Biografía lingüística
Pero estoy desviándome en la biografía lingüística de mi traductora. Cuando yo le escribí, en el año 2013, ella seguía en Suiza barajando sus pretensiones editoriales, colaborando como editora con la revista virtual Asymptote, donde ya estaba traduciendo algunos de los textos que elegía publicar. Para esa revista versionó el inicio de mi novela Fruta podrida, que sigue sin publicarse en inglés, y de inmediato me declaró, vía email, el dudoso piropo de considerarme una autora desafiante, que quizás implicaba difícil pero nunca se lo pregunté. Yo la declaré asimismo una mujer osada cuando me dijo, al año siguiente, que lo dejaba todo para volver a Chile a probar suerte. Y suerte es lo que tuvo: de inmediato consiguió un puesto de traductora en un banco y obtuvo la residencia y se compró una casita algo descachalandrada en un barrio de clase media que la convirtió a ratos en mi vecina, o algo así. Fue arreglando esa casita ñuñoína (que en vocablo mapuche es “lugar de flores amarillas”) hasta volverla su único lugar en el mundo, porque ella, en Estados Unidos, ya no tenía ni un cuarto propio.

▶ Tareas pendientes:
a – Según el fragmento, ¿en qué revista virtual colaboraba como editora la traductora en 2013?
b – Enumere todo lo que, según el fragmento, consiguió la traductora al volver a Chile.
c – Explique, con base en el fragmento, por qué la casita llegó a ser el único lugar en el mundo de la traductora.
Las filas no intervienen en este trabajo.

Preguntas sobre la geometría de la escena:
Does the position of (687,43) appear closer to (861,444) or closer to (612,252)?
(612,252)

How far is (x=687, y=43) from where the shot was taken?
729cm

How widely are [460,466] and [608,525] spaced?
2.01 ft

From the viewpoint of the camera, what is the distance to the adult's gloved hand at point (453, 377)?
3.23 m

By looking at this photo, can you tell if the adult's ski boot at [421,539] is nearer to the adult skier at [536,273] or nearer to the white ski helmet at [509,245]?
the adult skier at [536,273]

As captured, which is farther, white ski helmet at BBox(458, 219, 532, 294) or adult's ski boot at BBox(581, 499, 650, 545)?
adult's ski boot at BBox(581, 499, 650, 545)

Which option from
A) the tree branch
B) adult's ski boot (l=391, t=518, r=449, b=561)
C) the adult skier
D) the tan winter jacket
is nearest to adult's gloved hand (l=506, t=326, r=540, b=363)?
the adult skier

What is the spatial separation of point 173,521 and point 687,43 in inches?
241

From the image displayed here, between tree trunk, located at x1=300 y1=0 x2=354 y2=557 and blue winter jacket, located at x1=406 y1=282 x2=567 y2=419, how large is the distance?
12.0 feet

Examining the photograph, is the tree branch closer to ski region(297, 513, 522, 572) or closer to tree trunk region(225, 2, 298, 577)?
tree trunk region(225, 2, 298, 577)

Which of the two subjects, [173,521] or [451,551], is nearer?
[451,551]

---

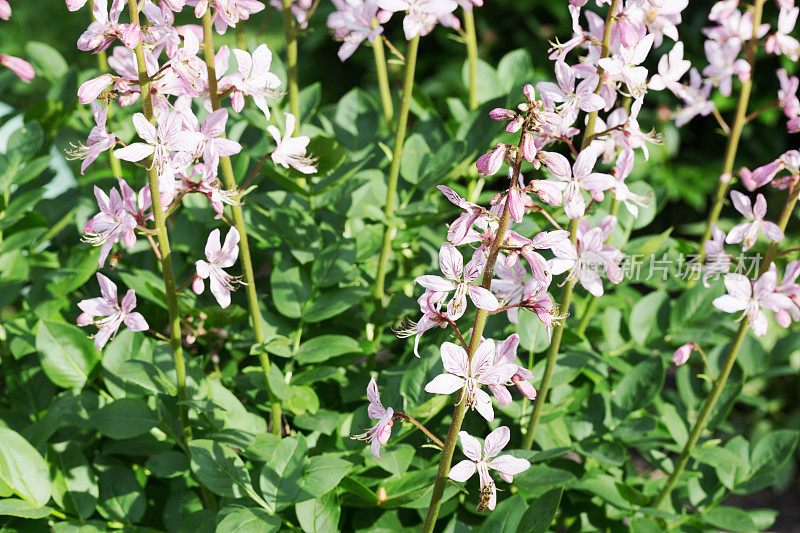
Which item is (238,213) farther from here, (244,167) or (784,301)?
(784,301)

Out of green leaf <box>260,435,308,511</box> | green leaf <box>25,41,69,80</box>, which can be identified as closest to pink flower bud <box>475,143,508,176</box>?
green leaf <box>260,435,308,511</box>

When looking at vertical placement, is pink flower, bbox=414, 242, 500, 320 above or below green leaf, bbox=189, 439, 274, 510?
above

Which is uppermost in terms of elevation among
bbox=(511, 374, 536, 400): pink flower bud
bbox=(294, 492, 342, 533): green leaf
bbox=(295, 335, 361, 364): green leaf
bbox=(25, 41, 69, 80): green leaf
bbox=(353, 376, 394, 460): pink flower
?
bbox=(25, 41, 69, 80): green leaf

==

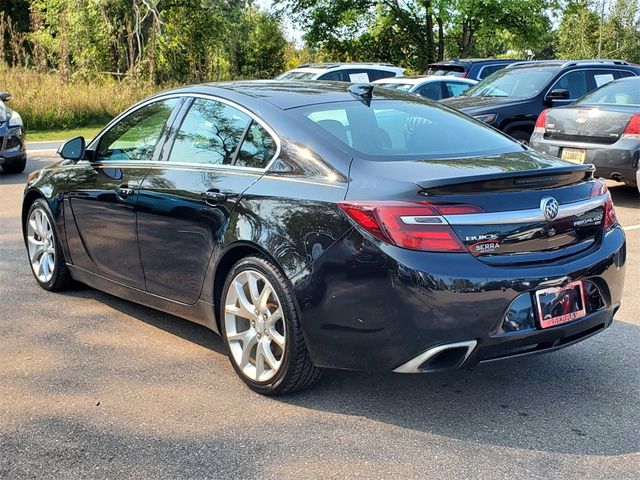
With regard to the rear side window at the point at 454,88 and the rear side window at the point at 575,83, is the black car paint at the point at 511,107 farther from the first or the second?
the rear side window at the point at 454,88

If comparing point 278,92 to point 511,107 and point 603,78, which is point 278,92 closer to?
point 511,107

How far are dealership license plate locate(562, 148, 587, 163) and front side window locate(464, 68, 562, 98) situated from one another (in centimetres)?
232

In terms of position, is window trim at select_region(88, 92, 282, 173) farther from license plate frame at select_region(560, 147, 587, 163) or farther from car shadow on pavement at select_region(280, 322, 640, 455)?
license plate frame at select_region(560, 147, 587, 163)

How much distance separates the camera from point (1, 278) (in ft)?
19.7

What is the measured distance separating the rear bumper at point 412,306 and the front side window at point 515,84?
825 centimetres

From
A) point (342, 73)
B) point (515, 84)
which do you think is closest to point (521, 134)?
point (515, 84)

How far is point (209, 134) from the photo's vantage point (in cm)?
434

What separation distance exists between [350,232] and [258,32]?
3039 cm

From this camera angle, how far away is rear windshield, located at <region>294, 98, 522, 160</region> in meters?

▶ Respuestas del ejercicio:
a – En la revista virtual Asymptote.

b –
- Un puesto de traductora en un banco
- La residencia
- Una casita algo descachalandrada en un barrio de clase media

c – La casita llegó a ser su único lugar en el mundo porque ella, en Estados Unidos, ya no tenía ni un cuarto propio.